Did my garage heater's thermostat wiring overheat because it's undersized?

Question

Five years ago my electrician installed a Stelpro DRI0521W Dragon ceiling fan heater in my garage. It has a load of 20.84 amps. He installed a 30 amp breaker and told me that he used 12 AWG for the wiring.

Two days ago I caught the heater running endlessly and the garage smells like fire. The breaker did not trip.

I tripped the breaker manually, unscrewed the thermostat and, sure enough, the wiring had overheated and burned right through the insulation in multiple places.

I am not an electrician, but here is my understanding of what is going on...

• The heater draws 20.84 amps.
• Therefore, the wire should be rated to carry at least 20.84 * 1.25 = 26.05 amps
• The 30 amp breaker did not trip because the load did not surpass 30 amps.
• The load did not surpass 30 amps because the wire melted before it could do so.

To prevent a fire, I need to use a wire which is rated for at least 30 amps. Per my understanding, I need to either use a 10 AWG wire with a temperature rating of 60°C or a 12 AWG wire with a temperature rating of 90°C.

Given that the wire burned through the insulation and the breaker did not trip, it seems to imply that the 12 AWG wire does not have a temperature rating of 90°C. When I ran this line of reasoning by my electrician, and suggested that we might need to use a 10 AWG wire, he texted me back:

Yea but not for heating.

What am I missing here?

Could the overheating wires have been caused by a defective thermostat, and does not necessarily indicate a problem with the wiring?

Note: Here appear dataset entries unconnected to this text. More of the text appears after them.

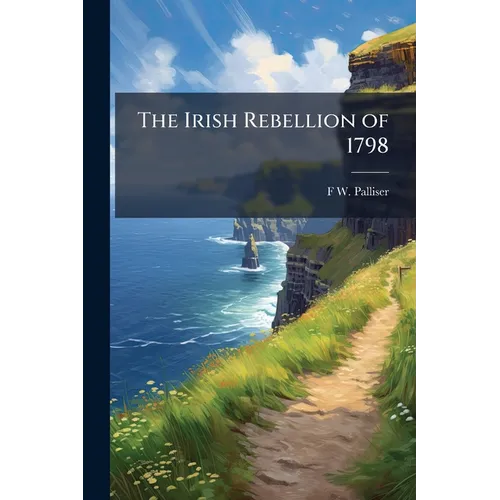 The Irish Rebellion of 1798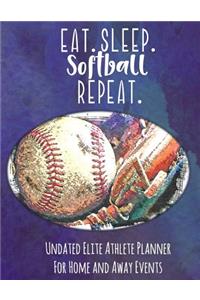 Eat Sleep Softball Repeat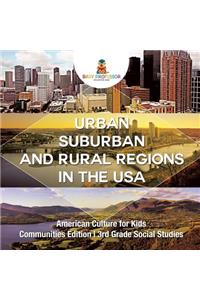Urban, Suburban and Rural Regions in the USA American Culture for Kids - Communities Edition 3rd Grade Social Studies
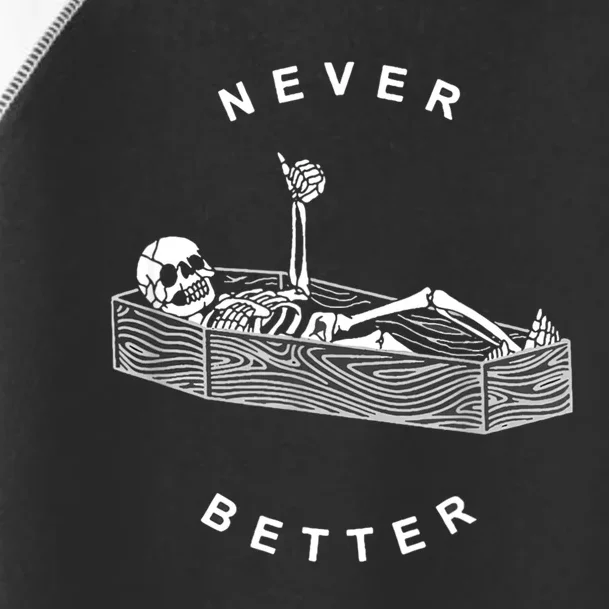 Never Better Skull Skeleton In The Coffin Halloween Toddler Fine Jersey T-Shirt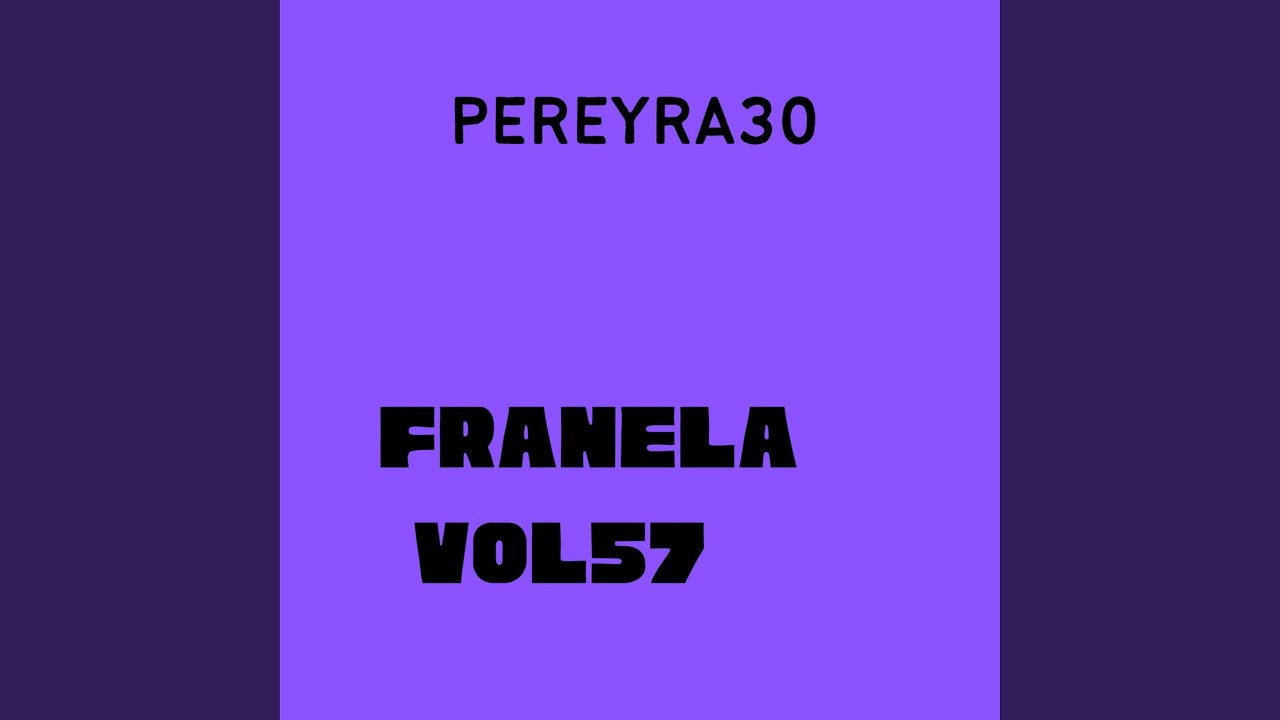 Watch Franela on YouTube Watch Franela on YouTube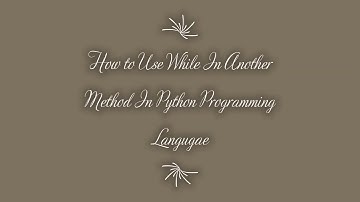 How to Use While In Another Method In Python Programming Language - MDP Versatile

Let's look at the photos...

On the one hand, the melted wire nut indicates a possible faulty connection:

On the other hand, there is melted insulation away from the wire nut:

Then again, the wire nuts were shoved into the back of the junction box. If it overheated while being folded in like that, it is quite likely that it was touching those parts of the wire and caused their insulation to melt.

Thoughts?

Answer 1

My money is on the "faulty connection" theory.

It's not true that 12 AWG copper automatically has ampacity of 20 A. Ampacity directly relates to the self-heating of the conductors due to the amps flowing through. Yes, NM-B cable with its 60 °C rating charts at 20 A ampacity. But 12 AWG copper with better insulation is rated higher: THWN with 75 °C insulation is 25 A; THWN-2/THHN with its 90 °C insulation has ampacity of 30 A. There are a lot of boxes that have to be ticked to actually use wire at its 90 °C limits, though.

Ampacity not withstanding, Code does limit the overcurrent protection (breaker) to not more than 20 A for 12 AWG copper in most situations. So you're correct that the circuit should have been wired with a heavier gauge.

In the photo it really doesn't look like you've got NM-B cable, but even if this were NM-B, it shouldn't have been operating so close to catastrophic failure. Something more was wrong.

It looks to me as if the connection in the wire nut failed. It likely began arcing. Copper conducts heat pretty well so the heat from the arcs easily traveled along the wire and melted its insulation some distance from the wire nut. With a little imagination as to how the wires might have been packed into the junction box it's easy to guess that the wire nut might have touched or at least been near the other conductor and caused the localized melting there too.

Footnote: the breaker didn't trip because there was no short circuit. The damage here shorted black to black, which bypassed the thermostat and caused the heater to run continuously, but it did not create an overcurrent condition which would have tripped the breaker. Also: is that junction box properly grounded? There's a chance the melting insulation could have created a wire-to-box short which would trip a breaker.. but only if the box is properly grounded.

Answer 2

To prevent a fire, I need to use a wire which is rated for at least 30 amps.

Yes, if the breaker is rated for 30 amps, the wiring must be rated to carry 30 amps as well. The breaker should protect the wiring. To do so, the breaker must be rated for less than the current carrying capacity of the wire.